Tuesday, June 5, 2012

How to Talk with a Zombie


By Meg Curtis

Once upon a time, zombies met regularly. They called their get-togethers “college mixers.” Advanced zombies were put in charge of collecting female trainees on one side of a room—usually underground, of course. They dimmed the lights so nobody could see how awful everybody looked—and behaved.

On the other side of that underground cavern, the advanced zombies gathered the male trainees. These guys shuffled and slumped. They left as quickly as they could for a cigarette so they could come back smokin’. When that happened, some female trainee would chirp: “Boy, ain’t he hot!”

Then, much discussion would follow about whether the correct term was “hot” or “cool.” Discussion never included “cold” in this context, for that basic adjective applied to female zombie trainees who had not yet discovered that living above ground—lots!—could give them a new complexion.

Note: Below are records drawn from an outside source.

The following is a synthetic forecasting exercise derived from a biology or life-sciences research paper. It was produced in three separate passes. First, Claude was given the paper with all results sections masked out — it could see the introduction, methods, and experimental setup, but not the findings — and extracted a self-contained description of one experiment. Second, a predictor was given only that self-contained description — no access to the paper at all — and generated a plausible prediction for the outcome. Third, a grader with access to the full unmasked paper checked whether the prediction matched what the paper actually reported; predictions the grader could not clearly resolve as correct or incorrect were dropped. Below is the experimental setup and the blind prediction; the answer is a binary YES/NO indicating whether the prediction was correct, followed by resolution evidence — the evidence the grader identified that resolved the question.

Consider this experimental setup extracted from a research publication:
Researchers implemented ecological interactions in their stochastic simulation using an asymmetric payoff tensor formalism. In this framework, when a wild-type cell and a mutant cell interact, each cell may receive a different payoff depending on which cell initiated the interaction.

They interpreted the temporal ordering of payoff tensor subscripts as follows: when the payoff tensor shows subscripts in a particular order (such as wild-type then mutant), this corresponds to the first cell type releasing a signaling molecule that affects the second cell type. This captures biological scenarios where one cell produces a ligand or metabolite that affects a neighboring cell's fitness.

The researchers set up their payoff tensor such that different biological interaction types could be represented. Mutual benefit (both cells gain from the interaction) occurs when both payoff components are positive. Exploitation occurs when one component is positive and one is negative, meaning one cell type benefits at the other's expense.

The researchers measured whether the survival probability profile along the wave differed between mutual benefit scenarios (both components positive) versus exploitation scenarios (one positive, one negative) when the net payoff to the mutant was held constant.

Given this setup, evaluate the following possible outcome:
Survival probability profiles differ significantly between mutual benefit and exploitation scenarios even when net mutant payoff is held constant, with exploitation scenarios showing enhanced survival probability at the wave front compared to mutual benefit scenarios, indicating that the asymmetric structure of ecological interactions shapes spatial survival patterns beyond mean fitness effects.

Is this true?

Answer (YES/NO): NO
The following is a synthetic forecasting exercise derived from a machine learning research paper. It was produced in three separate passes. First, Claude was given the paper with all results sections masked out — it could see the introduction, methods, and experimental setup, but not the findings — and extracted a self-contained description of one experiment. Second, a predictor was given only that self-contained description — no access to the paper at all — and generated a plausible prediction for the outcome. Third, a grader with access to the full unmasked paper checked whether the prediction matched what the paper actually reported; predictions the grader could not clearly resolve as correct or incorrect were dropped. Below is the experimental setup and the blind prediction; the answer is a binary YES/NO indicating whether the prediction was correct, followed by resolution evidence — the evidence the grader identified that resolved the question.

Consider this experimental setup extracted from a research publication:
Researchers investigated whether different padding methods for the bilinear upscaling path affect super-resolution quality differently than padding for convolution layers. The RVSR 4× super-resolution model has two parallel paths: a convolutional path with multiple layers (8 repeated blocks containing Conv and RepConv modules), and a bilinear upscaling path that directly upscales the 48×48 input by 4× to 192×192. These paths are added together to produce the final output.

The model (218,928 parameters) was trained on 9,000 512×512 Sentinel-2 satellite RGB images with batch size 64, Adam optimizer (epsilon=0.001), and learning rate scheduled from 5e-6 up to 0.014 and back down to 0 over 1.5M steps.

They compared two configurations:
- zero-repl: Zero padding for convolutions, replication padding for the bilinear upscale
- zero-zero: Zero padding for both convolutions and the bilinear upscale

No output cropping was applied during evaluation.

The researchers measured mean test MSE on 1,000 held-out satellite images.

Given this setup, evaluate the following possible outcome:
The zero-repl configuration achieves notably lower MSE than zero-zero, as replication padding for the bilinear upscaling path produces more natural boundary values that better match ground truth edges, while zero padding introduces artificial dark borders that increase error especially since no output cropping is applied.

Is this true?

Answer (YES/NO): NO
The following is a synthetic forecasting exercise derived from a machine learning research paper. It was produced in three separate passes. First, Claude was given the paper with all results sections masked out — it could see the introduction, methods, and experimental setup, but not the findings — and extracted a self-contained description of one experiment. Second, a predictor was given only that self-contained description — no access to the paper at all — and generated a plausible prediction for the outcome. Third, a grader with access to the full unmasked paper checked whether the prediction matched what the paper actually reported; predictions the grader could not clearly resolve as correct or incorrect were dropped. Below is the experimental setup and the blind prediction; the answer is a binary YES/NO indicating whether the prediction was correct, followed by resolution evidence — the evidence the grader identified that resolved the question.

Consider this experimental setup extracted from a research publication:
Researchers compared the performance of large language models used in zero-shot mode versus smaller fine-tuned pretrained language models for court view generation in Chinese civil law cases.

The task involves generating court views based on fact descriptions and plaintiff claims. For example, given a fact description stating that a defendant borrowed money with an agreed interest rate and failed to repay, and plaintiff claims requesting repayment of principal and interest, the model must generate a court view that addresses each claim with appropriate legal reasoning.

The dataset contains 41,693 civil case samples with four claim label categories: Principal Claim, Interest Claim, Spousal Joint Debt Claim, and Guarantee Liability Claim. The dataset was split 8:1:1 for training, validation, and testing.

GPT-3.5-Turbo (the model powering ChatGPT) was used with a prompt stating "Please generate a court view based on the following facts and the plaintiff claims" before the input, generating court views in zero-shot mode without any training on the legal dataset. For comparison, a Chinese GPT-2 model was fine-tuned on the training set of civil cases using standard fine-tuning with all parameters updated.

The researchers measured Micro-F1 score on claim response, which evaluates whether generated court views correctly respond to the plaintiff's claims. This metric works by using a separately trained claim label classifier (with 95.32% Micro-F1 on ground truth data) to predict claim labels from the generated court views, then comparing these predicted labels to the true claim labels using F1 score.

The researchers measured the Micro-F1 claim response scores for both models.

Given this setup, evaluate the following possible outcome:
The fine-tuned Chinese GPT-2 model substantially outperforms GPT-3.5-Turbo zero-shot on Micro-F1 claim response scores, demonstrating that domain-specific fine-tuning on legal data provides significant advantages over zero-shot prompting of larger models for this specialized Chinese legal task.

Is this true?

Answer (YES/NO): NO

So long as they stayed sufficiently pale, they proved capable of blushing, although they practiced this sign of embarrassment or modesty with infrequent regularity. Complexion became a sign of ruggedness, indeed even durability in the seething winds above ground, where zombies spent as little time as possible.

Thus, the most common conversation among them concerned “Are you alright?” To which the answer was “Sure.” If anyone confessed to being more than a little “hot,” that person had to be rushed out of the underground cavern. Outside, where the stars blinked in confusion, the trainees sighed over a simple fact: Zombies don’t talk feelings. They talk temperatures.